A true star is most certainly amongst us.
Jayler
Kicking things off, young Midlands quartet Jayler are starting to make quite a name for themselves, their enthusiastic take on prime ’70s hard rock their blueprint. Certainly, you have got four talented musicians there onstage who are just at the start of their careers, self-penned numbers like Acid Rain and No Woman showing real promise as the band tears into everything with youthful gusto.
They know the moves and declare openly their love of the bands that conquered the globe some half-century ago, wanting to bring back that excitement and sound. But there is an issue currently, and it’s quite a big one that, whilst not insurmountable, needs to be dealt with.
What Jayler need to work on presently is creating an individual image for themselves. To see a band so in thrall to Led Zeppelin that they copy large chunks of the look and the sound, a section in Lovemaker copies the legends so closely as to be painful. And with exact mannerisms and the use of a violin bow during a solo, it’s all a bit too much.
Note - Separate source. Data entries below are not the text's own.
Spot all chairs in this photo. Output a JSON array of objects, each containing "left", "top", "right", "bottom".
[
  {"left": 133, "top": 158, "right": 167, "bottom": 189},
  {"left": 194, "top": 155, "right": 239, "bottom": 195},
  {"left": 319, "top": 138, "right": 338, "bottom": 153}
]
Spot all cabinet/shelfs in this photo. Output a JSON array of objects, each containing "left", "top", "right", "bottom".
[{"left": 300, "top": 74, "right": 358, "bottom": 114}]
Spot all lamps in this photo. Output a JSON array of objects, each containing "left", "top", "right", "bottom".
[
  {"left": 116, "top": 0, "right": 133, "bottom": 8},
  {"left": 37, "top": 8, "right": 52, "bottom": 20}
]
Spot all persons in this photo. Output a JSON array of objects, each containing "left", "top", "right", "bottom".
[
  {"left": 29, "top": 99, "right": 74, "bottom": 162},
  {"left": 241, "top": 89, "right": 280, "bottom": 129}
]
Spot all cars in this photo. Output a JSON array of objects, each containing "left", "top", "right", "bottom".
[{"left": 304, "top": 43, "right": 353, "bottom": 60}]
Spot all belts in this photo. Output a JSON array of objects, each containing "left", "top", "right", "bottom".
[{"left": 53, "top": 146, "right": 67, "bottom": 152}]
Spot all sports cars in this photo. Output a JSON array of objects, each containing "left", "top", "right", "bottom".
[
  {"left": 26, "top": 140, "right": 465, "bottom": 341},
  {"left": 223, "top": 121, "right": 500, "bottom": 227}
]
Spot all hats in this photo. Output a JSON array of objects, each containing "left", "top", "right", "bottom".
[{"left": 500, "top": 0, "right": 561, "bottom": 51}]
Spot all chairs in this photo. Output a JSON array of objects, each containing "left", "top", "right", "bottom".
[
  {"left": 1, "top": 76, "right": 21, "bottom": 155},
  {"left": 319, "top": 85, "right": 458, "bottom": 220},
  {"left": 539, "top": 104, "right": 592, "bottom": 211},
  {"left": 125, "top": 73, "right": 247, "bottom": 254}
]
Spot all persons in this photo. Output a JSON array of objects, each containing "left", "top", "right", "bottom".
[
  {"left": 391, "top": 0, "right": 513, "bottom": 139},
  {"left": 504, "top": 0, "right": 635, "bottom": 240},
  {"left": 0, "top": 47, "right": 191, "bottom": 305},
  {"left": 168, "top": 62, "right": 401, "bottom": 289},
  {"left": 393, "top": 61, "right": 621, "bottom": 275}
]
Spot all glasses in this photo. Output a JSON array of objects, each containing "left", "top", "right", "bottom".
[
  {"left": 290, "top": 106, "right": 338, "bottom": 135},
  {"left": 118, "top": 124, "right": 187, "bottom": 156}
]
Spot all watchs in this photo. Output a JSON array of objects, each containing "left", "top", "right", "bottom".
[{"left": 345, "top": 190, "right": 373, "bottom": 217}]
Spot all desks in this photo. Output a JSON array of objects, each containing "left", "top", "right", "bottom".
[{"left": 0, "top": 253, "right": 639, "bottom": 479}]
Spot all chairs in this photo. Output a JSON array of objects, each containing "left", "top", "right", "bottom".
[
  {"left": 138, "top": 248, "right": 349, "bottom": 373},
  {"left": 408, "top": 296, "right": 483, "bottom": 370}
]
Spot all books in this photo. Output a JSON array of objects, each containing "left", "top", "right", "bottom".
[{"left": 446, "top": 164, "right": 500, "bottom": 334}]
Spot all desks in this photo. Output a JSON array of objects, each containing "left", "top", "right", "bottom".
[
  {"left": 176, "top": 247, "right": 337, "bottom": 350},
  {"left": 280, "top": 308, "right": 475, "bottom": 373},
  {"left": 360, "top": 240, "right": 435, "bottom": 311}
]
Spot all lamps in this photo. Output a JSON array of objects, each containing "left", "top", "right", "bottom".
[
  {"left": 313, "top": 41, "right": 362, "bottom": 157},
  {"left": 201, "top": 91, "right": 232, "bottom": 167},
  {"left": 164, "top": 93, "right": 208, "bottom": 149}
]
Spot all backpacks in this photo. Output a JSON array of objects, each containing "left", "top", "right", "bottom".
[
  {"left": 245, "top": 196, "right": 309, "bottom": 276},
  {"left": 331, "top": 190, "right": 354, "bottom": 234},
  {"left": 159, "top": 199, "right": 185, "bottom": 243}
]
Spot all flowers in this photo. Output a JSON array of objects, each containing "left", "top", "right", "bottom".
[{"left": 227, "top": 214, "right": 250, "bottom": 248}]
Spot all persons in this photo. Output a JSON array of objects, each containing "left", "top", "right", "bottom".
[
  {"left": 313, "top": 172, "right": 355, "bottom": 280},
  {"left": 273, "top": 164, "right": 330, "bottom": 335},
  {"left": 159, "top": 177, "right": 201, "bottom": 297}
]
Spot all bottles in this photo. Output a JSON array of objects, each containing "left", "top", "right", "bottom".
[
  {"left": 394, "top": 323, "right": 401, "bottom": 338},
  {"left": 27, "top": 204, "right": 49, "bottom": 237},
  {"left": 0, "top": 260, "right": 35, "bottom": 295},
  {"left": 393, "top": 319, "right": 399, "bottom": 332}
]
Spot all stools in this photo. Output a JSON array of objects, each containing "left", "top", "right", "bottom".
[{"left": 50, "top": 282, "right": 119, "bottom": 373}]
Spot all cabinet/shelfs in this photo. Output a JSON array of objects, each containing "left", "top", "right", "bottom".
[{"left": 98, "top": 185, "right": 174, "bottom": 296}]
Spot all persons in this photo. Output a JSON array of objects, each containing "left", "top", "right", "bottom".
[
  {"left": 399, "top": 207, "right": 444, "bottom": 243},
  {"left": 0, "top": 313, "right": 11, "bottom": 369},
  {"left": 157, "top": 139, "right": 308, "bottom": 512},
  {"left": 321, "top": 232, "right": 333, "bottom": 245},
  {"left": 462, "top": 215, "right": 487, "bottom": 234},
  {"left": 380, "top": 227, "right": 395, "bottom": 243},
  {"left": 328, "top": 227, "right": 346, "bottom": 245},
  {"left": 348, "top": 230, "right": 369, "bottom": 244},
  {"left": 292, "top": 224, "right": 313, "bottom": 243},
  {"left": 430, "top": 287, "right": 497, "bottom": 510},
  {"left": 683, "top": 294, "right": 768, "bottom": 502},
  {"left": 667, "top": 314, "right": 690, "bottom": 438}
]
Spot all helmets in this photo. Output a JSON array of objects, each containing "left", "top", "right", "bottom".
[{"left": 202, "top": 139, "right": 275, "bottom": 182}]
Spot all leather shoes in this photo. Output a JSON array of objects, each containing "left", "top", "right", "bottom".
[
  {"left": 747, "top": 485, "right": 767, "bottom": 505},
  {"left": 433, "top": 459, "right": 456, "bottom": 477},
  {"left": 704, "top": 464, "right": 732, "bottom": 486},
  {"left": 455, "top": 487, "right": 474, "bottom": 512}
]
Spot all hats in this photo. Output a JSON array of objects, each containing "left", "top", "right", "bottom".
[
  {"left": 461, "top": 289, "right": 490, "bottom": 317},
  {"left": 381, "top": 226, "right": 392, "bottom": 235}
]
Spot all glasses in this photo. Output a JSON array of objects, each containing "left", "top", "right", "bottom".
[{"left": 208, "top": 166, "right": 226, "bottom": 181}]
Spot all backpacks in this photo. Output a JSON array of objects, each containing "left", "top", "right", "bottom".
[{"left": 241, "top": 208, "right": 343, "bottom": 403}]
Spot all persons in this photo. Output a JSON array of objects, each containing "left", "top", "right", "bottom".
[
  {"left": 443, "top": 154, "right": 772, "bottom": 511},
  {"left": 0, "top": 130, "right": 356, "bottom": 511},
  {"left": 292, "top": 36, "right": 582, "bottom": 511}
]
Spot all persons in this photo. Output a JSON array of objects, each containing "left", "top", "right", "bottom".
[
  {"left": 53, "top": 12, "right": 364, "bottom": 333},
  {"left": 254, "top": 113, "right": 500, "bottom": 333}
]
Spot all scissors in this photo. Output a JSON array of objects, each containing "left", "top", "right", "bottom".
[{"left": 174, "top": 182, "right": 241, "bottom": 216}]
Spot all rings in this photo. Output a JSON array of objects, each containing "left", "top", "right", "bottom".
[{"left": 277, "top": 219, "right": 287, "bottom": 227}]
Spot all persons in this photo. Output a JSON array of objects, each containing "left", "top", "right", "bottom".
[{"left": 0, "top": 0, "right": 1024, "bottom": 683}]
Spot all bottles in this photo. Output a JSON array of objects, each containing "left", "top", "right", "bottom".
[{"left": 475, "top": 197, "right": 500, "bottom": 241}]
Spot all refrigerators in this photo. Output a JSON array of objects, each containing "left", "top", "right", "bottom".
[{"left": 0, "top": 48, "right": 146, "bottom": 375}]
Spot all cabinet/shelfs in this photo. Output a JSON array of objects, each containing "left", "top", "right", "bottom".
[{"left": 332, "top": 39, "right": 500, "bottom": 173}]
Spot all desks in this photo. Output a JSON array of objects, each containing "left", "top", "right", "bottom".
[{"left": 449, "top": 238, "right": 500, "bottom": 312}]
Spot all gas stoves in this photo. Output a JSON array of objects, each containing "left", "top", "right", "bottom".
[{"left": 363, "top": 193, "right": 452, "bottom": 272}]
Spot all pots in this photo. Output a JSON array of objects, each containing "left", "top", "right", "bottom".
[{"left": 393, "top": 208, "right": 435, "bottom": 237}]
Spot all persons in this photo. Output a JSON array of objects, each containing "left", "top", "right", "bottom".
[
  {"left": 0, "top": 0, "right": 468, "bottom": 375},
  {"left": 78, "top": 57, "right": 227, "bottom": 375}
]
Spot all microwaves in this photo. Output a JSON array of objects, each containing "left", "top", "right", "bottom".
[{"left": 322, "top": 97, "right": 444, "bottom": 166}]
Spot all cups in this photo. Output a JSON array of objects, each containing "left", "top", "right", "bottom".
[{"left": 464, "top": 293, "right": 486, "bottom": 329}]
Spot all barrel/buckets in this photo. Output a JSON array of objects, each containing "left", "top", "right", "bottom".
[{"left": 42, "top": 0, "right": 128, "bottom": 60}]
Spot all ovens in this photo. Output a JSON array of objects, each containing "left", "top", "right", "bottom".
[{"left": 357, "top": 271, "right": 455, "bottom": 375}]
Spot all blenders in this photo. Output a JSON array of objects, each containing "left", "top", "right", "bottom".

Whilst Greta Van Fleet may have already trodden this path, with Kingdom Come way before them, it’s debatable that the world needs another clone, even if they’re fellow Black Country dwellers.
There’s a lot of promise here, and the band have made great strides since forming a scant two years ago. A long, hard look at what they’re trying to project might see them continue their rise.
Let’s hope so, as the world needs more young acts not afraid to turn the amps up to eleven.